Wishing you all so much love, peace and beauty for this new year, 2020 and for a magical start to a brand-new decade.
Thank you for your endless support in 2019. I feel immensely grateful to be able to do the work I do, in helping people find meaning through grief, loss and feelings of unworthiness. In April 2020, the Creating Sacred Collective and I are bringing my teacher, Francis Weller, to Nevada County for a community grief ritual. The event sold out in a weekend, speaking to the enormous need for us to come together and share our collective losses. The Creating Sacred Collective’s mission, as well as mine, is to bring grief rituals to our community on a regular basis and to make these rituals affordable, inclusive and available to all. We each know the transformative power of ritual, and of coming together to grieve in community. And our world needs this desperately right now.
Due to the recent devastating bushfire events in my homeland, Australia, I find myself dropping into grief every time I see an article online or when well-meaning friends asks about my family. I turn towards my practices, my meditations and devotional acts of gratitude as often as I can. And just as often I find myself pushing the devastating images out of my head, closing the computer on the latest updates and wanting to distract myself with anything other than the reality of what is happening right now in the southern hemisphere.
Francis Weller speaks about what he calls the sorrows of the world, one of the gateways that lead us into the communal hall of grief. When we connect with the anima mundi, the soul of the world, we are aware that our lives are entangled with all other beings as well as the earth we live upon. We are not alone and not separate from the world around us. This is a truth that indigenous cultures are extremely familiar with, a truth that our modern culture still rejects, for the most part. These relationships with nature, plants, animals and ancestors are felt in our bones and our tissues whether we acknowledge them or not.
I’ve made it my practice to make time to be with my grief for the devastation in Australia. I turn towards the part of me that wants to disassociate from the pain, and I give it all my attention. In my meditations, I travel to the place inside that feels so helpless and I allow the tears to roll down my cheeks. I hear the big heaving sobs moving out of my chest and I feel instantly grateful. Grateful my grief has a sound, grateful for the act of grieving that feels like a movement of energy outwards rather than stagnant inside my heart and so grateful for just the experience of being human and feeling so deeply. Cleansed from my tears, my heart feels lighter. I’m reminded of my connection to everyone and everything and surprisingly, I feel hopeful again. I can now spend the rest of my mediation sending loving kindness blessings to the people, the wildlife and the land.

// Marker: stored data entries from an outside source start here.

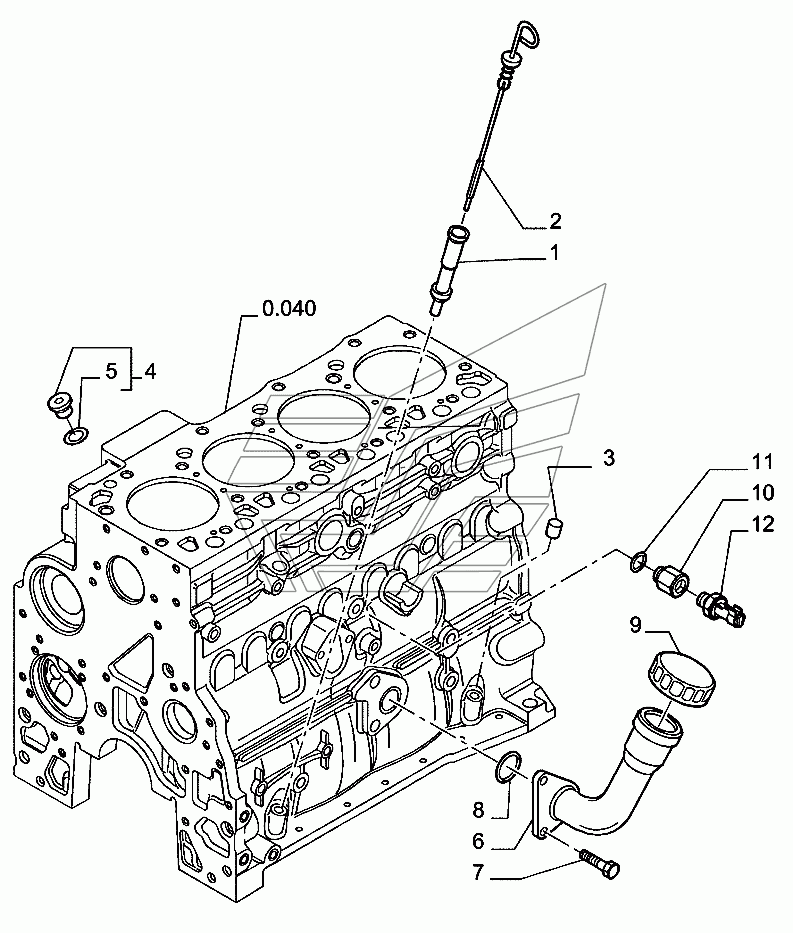 2
1
0.040
5
4
3
11
10
12
9
8
6
7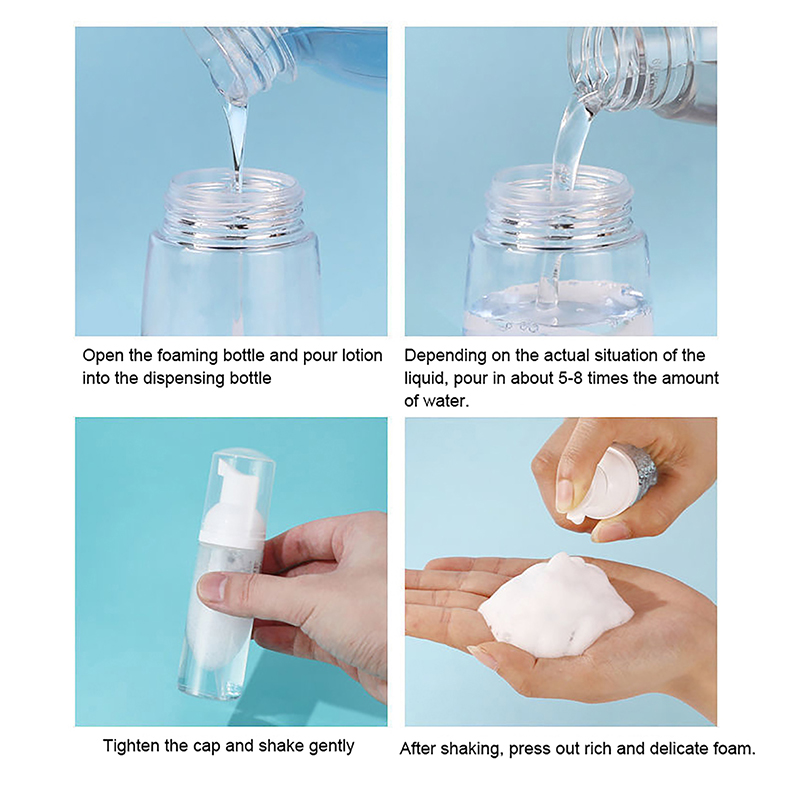 Open the foaming bottle and pour lotion into the dispensing bottle

Depending on the actual situation of the liquid, pour in about 5-8 times the amount of water.

Tighten the cap and shake gently

After shaking, press out rich and delicate foam.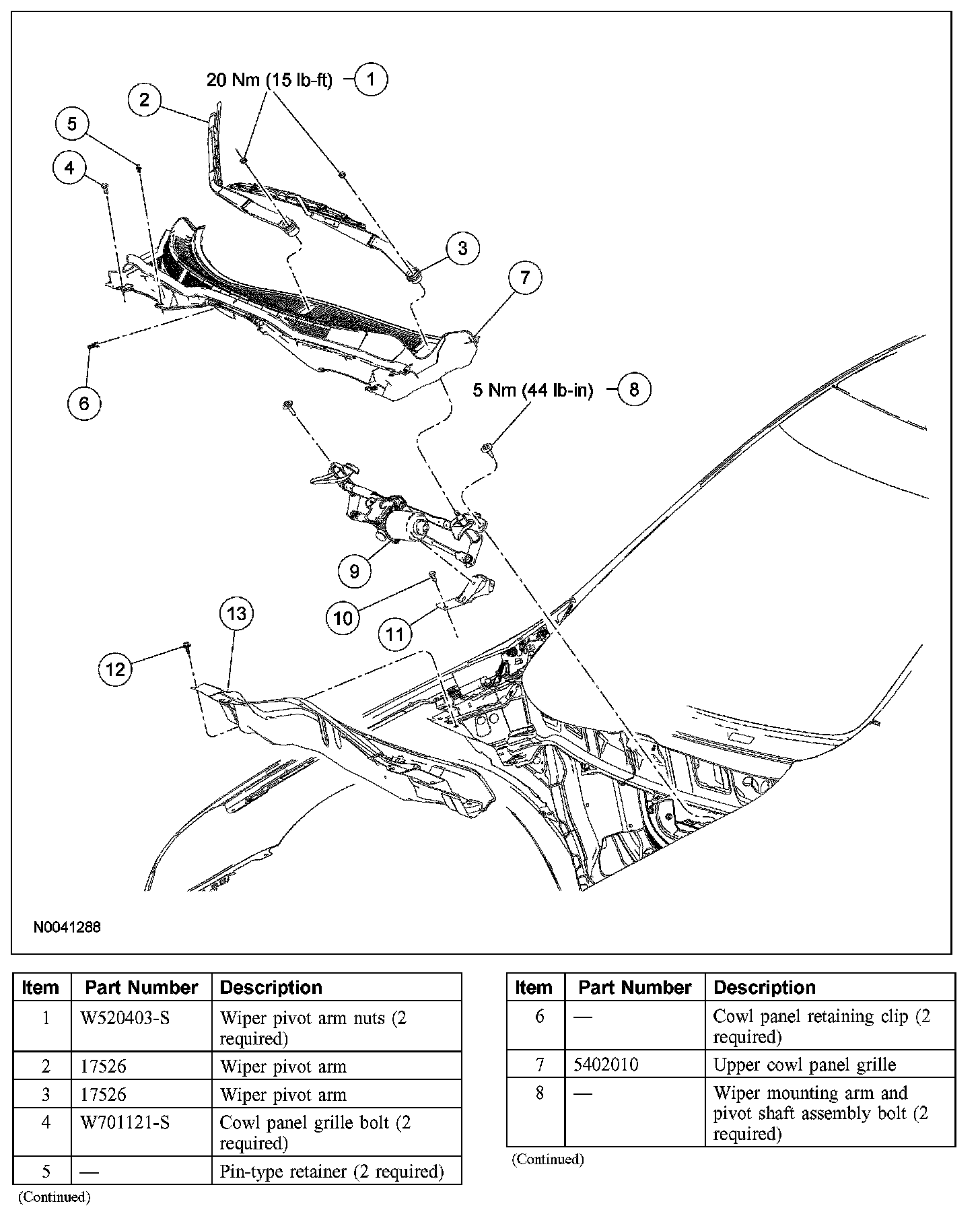 20 Nm (15 lb-ft) 1
2
5
4
3
7
6
5 Nm (44 lb-in) 8
9
10
11
13
12

N0041288

| Item | Part Number | Description |
|---|---|---|
| 1 | W520403-S | Wiper pivot arm nuts (2 required) |
| 2 | 17526 | Wiper pivot arm |
| 3 | 17526 | Wiper pivot arm |
| 4 | W701121-S | Cowl panel grille bolt (2 required) |
| 5 | — | Pin-type retainer (2 required) |

(Continued)

| Item | Part Number | Description |
|---|---|---|
| 6 | — | Cowl panel retaining clip (2 required) |
| 7 | 5402010 | Upper cowl panel grille |
| 8 | — | Wiper mounting arm and pivot shaft assembly bolt (2 required) |

(Continued)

This is the gift of allowing ourselves to be with our grief, even when it can feel too enormous to face and we feel we may lose ourselves in it. I have found it is helpful to create sacred space to grieve. By lighting a candle and cleansing the space we declare this a sacred time to do sacred work: the work of grief. This is deep, necessary work that cleanses and heals us, so we can get up from our meditations and go out into the world with love in our hearts. May this love inspire us into sacred action that helps each of us awaken to the fullest expression of ourselves and helps us create a world of peace, love and connection with all.
So much love and blessings to you all.